Pürtelaş Sokakta bir araya gelen translar geçtiğimiz hafta Alsancak Bornova Sokak’ta yolda duran trans kadına yumruk atan, 4 gün önce Taksim’de haraç kestiği ve para vermediği için bir trans kadının defalarca kez bıçaklanmasına tepki gösterdi.
Eylem için bir araya gelen translar basın açıklaması okunurken sık sık; “Dönmeyiz dönmeyiz biz bu yoldan dönmeyiz”, “Hormona erişim engellenemez”, “Trans cinayetleri politiktir”, “Nerdesin aşkım buradayım aşkın” sloganlarını haykırdı.
“Dönmeyiz dönmeyiz biz bu yoldan dönmeyiz. Dünya dönüyor, devran dönüyor, biz dönüyoruz ama devlet, 20 Kasım Nefret Suçuna Maruz Kalan Transları Anma Günü’nde hormon erişimini kısıtlayarak bedenlerimizi tayin ve yaşama hakkımıza saldırıyor. Hormona erişim engellenemez diyen 38 lubunya işkenceyle gözaltına alınıyor.” sözlerine yer verilen açıklamada katledilen translara dikkat çekildi:
“Katledilen translar için buradayız.”
Eril adalet, cezasızlık politikaları ile trans katillerine cesaret verirken translara yargı sopasını gösteriyor. 2019’da İzmir’de katledilen seks işçisi trans kadın Hande Buse Şeker’in katili polis Volkan Hicret için ağırlaştırılmış müebbet cezası talebi reddedildi ve “öldürme eyleminin basit hali” denildi. Trans cinayetleri “basite” indirgenemez. Bu cinayetlere alışmayacağız ve egemenden kalbi kırılan, katledilen, intihara sürüklenen transların hesabını soracağız. Trans cinayetleri sistematik, ideolojik ve politiktir. Yaşamdan kopardığınız arkadaşlarımızın mücadelesiyle bugün buradayız. Hande Kader, Eylül Cansın, Okyanus Efe, Esra Ateş, Didem Akay ve daha nicesi için buradayız. Adına dahi erişimi engellediğiniz katledilen translar için buradayız.” sözlerine yer verildi.

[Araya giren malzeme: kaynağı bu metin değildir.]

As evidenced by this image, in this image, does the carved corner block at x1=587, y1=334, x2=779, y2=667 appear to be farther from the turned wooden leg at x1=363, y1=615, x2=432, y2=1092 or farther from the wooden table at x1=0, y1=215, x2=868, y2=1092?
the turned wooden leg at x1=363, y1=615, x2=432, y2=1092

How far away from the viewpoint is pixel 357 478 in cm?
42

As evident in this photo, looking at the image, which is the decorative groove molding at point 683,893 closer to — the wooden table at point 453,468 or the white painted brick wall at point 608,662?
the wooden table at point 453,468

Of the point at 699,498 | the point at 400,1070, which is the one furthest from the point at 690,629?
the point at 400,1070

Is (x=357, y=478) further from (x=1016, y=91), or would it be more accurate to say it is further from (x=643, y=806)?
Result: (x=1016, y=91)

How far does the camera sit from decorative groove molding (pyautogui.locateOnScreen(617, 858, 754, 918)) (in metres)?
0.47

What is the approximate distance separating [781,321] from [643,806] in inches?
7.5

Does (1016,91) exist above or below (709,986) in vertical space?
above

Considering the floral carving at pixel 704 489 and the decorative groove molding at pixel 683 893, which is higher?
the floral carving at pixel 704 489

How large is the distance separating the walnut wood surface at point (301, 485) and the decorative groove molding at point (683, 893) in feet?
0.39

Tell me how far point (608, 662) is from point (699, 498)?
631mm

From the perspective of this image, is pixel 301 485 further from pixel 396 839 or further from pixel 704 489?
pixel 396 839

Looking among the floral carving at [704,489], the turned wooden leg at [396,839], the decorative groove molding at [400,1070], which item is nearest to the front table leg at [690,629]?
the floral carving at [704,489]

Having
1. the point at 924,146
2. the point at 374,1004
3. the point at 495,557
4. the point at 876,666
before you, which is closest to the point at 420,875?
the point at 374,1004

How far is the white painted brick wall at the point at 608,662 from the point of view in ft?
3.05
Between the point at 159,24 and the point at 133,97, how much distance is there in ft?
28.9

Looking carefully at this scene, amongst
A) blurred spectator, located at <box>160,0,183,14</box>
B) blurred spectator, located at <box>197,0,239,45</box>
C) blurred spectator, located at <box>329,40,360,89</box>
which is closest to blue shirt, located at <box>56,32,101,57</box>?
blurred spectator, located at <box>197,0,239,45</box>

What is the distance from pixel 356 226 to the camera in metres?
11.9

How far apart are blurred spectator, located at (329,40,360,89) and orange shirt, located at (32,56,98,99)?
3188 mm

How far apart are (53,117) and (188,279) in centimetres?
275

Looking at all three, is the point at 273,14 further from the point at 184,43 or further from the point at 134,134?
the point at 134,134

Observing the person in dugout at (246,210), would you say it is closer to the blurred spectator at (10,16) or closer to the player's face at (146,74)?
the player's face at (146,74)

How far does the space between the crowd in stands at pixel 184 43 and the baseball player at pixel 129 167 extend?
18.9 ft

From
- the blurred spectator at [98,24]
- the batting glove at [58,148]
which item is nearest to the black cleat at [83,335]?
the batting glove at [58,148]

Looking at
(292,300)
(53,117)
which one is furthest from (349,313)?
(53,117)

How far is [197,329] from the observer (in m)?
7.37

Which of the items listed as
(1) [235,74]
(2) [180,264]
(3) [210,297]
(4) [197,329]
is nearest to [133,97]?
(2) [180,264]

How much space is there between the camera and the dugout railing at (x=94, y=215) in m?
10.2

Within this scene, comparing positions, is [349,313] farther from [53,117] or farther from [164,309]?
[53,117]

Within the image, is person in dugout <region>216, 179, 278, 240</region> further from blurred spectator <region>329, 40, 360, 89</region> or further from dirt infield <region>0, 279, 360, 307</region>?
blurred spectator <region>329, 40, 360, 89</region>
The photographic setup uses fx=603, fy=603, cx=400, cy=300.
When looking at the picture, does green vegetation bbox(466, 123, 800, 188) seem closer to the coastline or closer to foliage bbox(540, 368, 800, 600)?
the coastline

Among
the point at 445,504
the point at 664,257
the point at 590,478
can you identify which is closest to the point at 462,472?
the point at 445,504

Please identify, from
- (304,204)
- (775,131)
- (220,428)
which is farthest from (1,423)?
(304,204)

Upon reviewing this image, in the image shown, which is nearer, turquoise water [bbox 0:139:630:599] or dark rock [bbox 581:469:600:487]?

Katledilen translar isyanımızdır
İstanbul Sözleşmesi’nden çekilerek kadınları ve lubunyaları yaşamdan koparmak isteyen ve katleden, toplumun her katmanını sefalet ücretleri ile yoksulluğa sürükleyen devlet ile Suriye ve Rojava’da halkları katleden devlet aynıdır. Filistin’den Lübnan’a, Suriye’den Rojava’ya bölgemizi saran emperyalist savaş, işgalci erilliği ve milliyetçiliği büyütüyor. Savaş koşullarından en çok etkilenenler biz lubunyalar, kadınlar ve çocuklar oluyor. Suriye’de iktidara gelen cihatçı HTŞ rejimi şemsiyesi altındaki gruplar ve parçası olduğu SMO, Türkiye’nin desteğiyle, kadınların, çocukların, lubunyaların, Kürt ve Alevi halklarının var olma ve yaşama haklarına saldırıyor.
“Ne translar ne de özgür basın susacak, siz susup, yok olacaksınız.”
Rojava’da Siha’yla katledilen basın emekçisi Nazım Daştan ve Cihan Bilgin’i unutturmayacağız. Nazım ve Cihan’ın cenazesi günlerce sınır kapısında bekletildi. Yas hakkı insanlık onurudur, ihlali vicdanınızın mezarıdır.
Katledilen meslektaşlarını anmak için basın açıklaması yapmak isteyen gazeteciler tutuklandı. Unutmadık, onlar özgür olana dek mücadelemizi sürdüreceğiz. Ne translar ne de özgür basın susacak, siz susup, yok olacaksınız.
Rojava’da direnen halklara bin selam
Özgür basın susturulamaz
Mücadelemiz yaşayalım diye; mücadelemiz ortak. Var oluşumuzu hedef alanlar direnişimizle karşılaşacak. Translar ve sevicileri olarak hayatlarımızı, bedenlerimizi, alanlarımızı terk etmiyoruz. Devletin yüzüne yüzüne haykırmaktan vazgeçmiyoruz: transfobiye, orospufobiye, kadın ve LGBTİ+ düşmanlığına, savaşa, işgale, mülteci/Kürt düşmanlığına, yoksulluğa karşı buradayız. İstenmediğimiz yerde bitmeye devam edeceğiz!